• _ENTRIES PROVIDED_
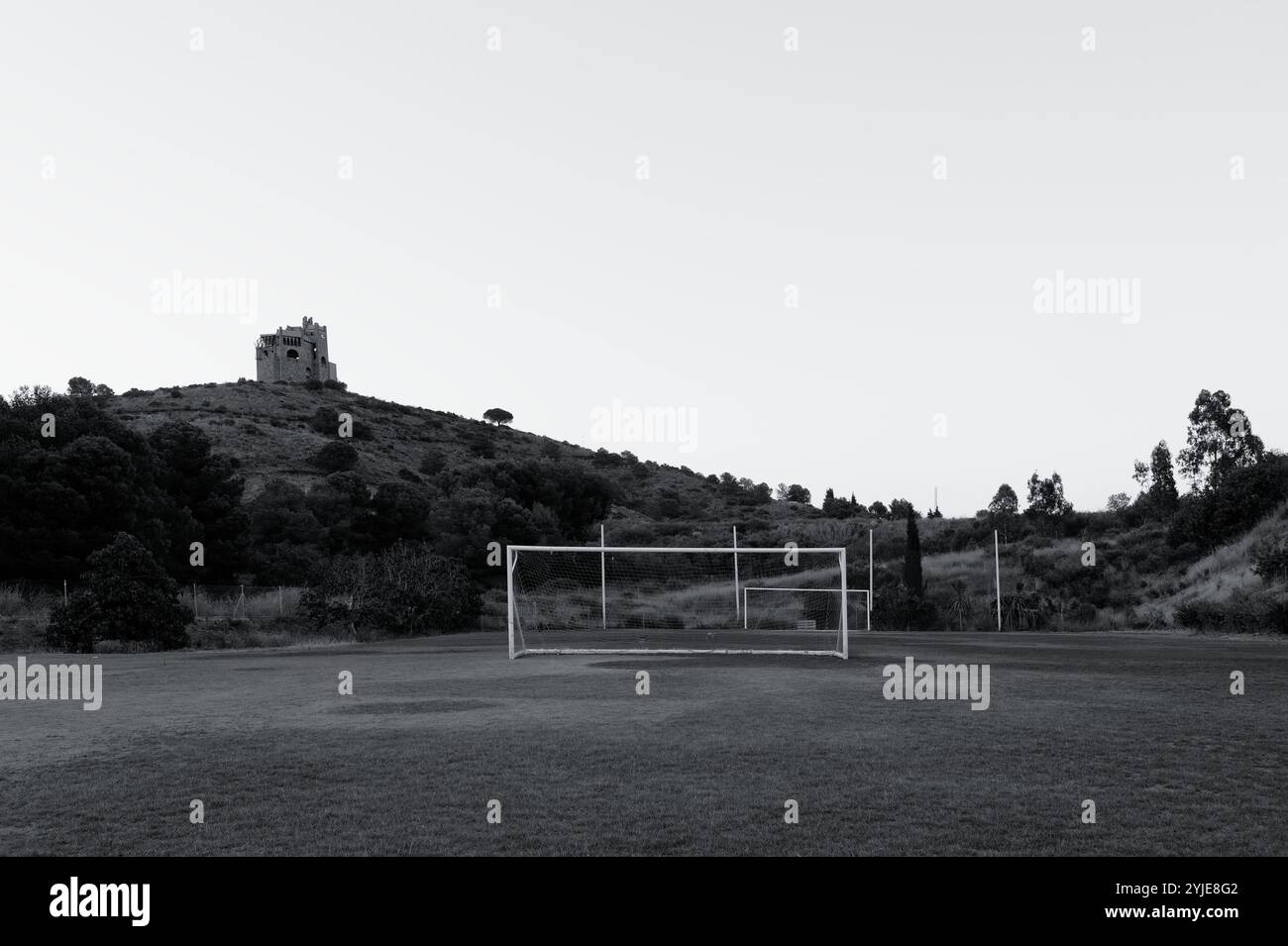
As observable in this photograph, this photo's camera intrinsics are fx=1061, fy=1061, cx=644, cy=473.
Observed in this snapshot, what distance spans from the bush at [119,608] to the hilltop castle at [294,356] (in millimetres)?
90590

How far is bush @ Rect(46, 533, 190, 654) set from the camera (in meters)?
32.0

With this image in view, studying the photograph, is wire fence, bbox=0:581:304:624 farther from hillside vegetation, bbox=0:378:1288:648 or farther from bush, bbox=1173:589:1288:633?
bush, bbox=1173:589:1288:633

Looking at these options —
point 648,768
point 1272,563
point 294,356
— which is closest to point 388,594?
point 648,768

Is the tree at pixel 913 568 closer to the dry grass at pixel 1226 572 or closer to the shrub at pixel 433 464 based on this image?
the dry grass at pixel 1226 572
* * *
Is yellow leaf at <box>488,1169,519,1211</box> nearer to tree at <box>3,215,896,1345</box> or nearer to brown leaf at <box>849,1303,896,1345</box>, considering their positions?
...
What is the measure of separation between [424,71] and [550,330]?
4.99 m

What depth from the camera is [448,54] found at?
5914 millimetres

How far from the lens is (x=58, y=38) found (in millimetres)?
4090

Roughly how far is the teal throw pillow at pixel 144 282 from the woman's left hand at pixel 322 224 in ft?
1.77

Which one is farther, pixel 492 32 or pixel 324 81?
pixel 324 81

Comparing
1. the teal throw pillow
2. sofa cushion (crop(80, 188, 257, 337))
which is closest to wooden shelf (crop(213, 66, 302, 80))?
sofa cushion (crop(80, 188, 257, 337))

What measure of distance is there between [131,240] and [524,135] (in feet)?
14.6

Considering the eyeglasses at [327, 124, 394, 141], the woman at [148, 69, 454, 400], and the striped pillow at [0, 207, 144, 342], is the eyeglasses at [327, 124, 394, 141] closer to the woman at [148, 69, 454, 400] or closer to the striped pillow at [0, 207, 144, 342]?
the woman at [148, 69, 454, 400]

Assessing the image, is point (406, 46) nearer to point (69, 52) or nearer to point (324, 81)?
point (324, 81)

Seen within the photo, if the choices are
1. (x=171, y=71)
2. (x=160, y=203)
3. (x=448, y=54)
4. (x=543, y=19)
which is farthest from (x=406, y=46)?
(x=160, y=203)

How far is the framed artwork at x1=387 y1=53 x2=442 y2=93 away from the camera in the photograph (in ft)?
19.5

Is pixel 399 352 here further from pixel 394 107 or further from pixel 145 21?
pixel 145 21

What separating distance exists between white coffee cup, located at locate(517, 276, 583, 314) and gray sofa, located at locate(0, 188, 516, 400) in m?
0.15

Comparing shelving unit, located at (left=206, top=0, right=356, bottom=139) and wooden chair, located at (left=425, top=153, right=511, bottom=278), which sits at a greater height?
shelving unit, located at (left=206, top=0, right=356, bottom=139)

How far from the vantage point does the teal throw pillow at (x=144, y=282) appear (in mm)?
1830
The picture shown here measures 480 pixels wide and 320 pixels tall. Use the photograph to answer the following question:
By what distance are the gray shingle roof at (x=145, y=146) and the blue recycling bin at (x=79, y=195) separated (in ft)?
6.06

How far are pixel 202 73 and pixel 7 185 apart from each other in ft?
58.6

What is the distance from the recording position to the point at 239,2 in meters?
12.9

• _OBJECTIVE_
Report how many lines in the rows above contain the string "Comparing", treating case as significant. Give only the number.

• _OUTPUT OF THE TASK_
2